-------- Source text --------

The concept that temporal stability of small solid NCNs over a 2-year period implies benignity, central to recommendations published by the Fleischner Society [12] and advocated by both the American College of Radiology and the American College of Chest Physicians [13, 14], can be traced to an article by Good and Wilson published in 1958 [15], which was an extension of three articles published in 1953 that Good also co-authored [1618]. Yankelevitz and Henschke, upon review of these original publications, found no data to support the statement made by Good and Wilson in 1958; in fact, contradictory conclusions were drawn. Using data from the original articles by Good et al., Yankelevitz and Henschke calculated the predictive value (taking no growth as the predictor for benignity) as 65 %, with estimated sensitivity and specificity values of only 40 % and 72 % respectively [19]. Although supported by decades of clinical experience and a small number of anecdotal reports, to our knowledge, no high-quality published data are available on the long-term (>5 years) natural history of NCNs to validate the conclusions drawn by Good and Wilson [15].

In the assessment of sub-centimetre NCNs an accurate estimation of size is critical to the detection of nodule growth as even the smallest detectable increase in nodule diameter could represent a doubling in nodule volume, known as the volume-doubling time (VDT). To extrapolate from this, if we assume that the smallest resolvable increase in size in a pulmonary nodule can be accurately measured using CT, 2-year stability in an NCN implies a doubling time of at least 730 days [20]. Doubling times can be expressed as direct volume measurements, as 2D area estimates or, as in the case of this study, as a 2D estimation of nodule diameter. The majority of malignant pulmonary nodules take, on average, between 30 and 400 days to double in volume [11, 2124]. Lesions that double more rapidly are usually infectious (VDT of less than one month), whereas benign lesions (e.g. granulomas or hamartomas) typically have very long doubling times. These of course are only generalisations, and exceptions to this rule are not uncommon as tumour growth rates are variable, determined by histopathological type and vascular supply.

Malignancies that manifest as ground-glass opacities on CT imaging on the other hand tend to exhibit much longer VDTs, with mean doubling times in excess of 800 days reported [25]. As a general rule, ground-glass opacities tend to have longer VDTs than partly solid NCNs, which in turn tend to have longer VDTs than solid nodules [25]. As a result the “rule” that 2-year nodule stability implies benignity does not apply to GGOs or lesions whose morphology may be partly GGO. Such lesions should always be followed to resolution, as was the protocol in this study. The danger of not adhering to this principle was highlighted by the diagnosis of bronchoalveolar cell carcinoma from a 3-mm area of GGO, unchanged in either size or appearance after 2 years of surveillance, in one subject who defaulted on subsequent annual follow-up LDCCT.

A role for low-dose CT in screening for lung cancer is no longer contentious. Concerns remain however regarding the high false-positive and benign intervention rates that may result in unacceptable morbidity and reduce the cost-effectiveness of future screening programmes. Advancements in CT technology and the increasing number of smaller pulmonary nodules now detectable will compound these issues. A limitation of this study is the relatively small size of the cohort evaluated. Larger studies will be required to definitively determine optimal guidelines for the follow-up of sub-centimetre NCNs and to assess the cost-effectiveness of any proposed LDCCT screening programmes for lung cancer. This study suggests that LDCCT follow-up to 2 years is sufficient to determine benignity in solid NCNs and supports current guidelines and recommendations for the follow-up of sub-centimetre pulmonary nodules.

-------- Dataset --------

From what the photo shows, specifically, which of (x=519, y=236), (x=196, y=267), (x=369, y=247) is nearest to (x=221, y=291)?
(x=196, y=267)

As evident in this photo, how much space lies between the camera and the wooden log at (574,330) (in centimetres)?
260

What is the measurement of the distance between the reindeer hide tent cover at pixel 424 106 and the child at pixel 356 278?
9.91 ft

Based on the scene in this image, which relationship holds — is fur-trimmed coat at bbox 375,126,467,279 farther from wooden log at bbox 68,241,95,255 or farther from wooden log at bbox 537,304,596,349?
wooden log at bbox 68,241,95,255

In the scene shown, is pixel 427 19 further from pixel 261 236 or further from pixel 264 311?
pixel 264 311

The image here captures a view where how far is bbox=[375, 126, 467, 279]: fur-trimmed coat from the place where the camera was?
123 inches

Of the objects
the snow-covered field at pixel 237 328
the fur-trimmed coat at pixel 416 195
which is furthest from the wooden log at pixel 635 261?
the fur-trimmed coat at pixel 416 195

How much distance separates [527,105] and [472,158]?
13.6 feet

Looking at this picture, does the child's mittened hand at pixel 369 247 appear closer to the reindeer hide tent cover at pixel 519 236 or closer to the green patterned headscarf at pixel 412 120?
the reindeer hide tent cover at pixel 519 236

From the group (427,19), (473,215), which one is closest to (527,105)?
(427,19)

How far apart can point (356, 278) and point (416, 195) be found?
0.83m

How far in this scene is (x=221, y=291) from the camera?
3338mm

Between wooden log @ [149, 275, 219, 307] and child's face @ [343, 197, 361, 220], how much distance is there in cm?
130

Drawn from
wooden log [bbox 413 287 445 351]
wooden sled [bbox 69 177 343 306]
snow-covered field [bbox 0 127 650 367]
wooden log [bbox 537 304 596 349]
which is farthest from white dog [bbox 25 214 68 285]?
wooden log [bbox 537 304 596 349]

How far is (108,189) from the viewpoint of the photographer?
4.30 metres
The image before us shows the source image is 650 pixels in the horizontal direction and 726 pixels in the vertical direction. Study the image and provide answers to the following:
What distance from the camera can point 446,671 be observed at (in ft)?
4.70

--------
-------- Dataset --------

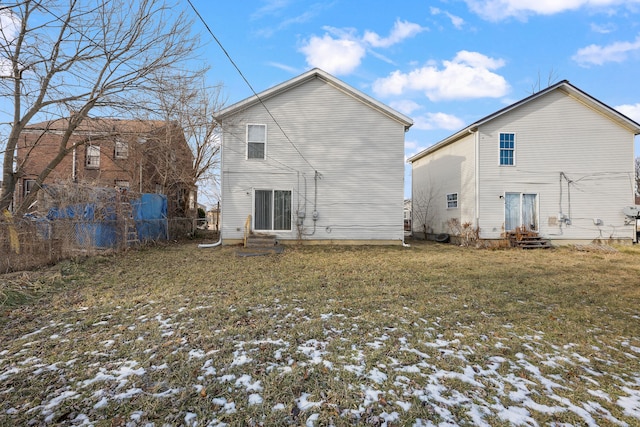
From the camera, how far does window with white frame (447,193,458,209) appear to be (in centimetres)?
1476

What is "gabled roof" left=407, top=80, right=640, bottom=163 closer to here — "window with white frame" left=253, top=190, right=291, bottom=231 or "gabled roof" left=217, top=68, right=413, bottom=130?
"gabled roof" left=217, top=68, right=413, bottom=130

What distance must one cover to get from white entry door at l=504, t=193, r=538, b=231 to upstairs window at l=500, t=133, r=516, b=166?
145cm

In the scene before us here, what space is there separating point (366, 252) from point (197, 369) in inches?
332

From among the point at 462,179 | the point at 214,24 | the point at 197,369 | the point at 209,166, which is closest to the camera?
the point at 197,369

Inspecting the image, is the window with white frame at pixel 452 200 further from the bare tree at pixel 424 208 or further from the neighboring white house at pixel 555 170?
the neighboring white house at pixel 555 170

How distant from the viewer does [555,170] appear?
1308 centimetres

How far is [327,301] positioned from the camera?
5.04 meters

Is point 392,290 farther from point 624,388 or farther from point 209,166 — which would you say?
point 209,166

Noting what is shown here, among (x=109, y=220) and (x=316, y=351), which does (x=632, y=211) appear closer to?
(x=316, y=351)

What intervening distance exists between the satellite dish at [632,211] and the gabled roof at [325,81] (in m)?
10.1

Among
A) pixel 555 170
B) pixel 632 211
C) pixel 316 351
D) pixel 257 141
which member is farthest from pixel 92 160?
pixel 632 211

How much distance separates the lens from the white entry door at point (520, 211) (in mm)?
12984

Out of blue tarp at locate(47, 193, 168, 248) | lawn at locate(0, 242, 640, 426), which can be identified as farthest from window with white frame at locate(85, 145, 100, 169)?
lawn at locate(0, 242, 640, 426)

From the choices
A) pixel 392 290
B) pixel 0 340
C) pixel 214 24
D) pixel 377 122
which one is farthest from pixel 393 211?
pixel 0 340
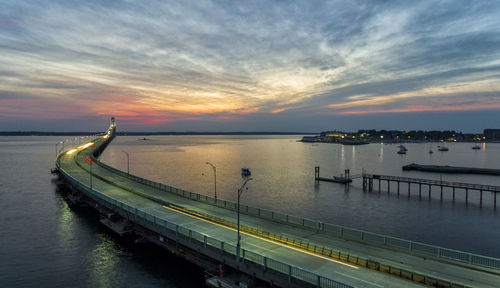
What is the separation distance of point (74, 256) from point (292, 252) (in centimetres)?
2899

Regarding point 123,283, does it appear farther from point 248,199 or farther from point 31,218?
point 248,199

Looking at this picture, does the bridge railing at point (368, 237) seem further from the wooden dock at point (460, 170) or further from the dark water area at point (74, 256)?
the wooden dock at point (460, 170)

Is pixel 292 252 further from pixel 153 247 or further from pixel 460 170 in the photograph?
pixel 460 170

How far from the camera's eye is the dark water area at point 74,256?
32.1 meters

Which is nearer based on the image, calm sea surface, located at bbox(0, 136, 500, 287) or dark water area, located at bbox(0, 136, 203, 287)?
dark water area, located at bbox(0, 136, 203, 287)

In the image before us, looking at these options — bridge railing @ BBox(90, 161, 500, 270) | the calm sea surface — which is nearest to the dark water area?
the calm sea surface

--------

* What you need to do *
a: According to the text on pulmonary nodules, how many days do most malignant pulmonary nodules take, on average, to double in volume?
b: Return the passage of the text on pulmonary nodules from "Malignancies that manifest" to "annual follow-up LDCCT.", word for word.

* Task-by-task answers *
a: Between 30 and 400 days.

b:
Malignancies that manifest as ground-glass opacities on CT imaging on the other hand tend to exhibit much longer VDTs, with mean doubling times in excess of 800 days reported [25]. As a general rule, ground-glass opacities tend to have longer VDTs than partly solid NCNs, which in turn tend to have longer VDTs than solid nodules [25]. As a result the “rule” that 2-year nodule stability implies benignity does not apply to GGOs or lesions whose morphology may be partly GGO. Such lesions should always be followed to resolution, as was the protocol in this study. The danger of not adhering to this principle was highlighted by the diagnosis of bronchoalveolar cell carcinoma from a 3-mm area of GGO, unchanged in either size or appearance after 2 years of surveillance, in one subject who defaulted on subsequent annual follow-up LDCCT.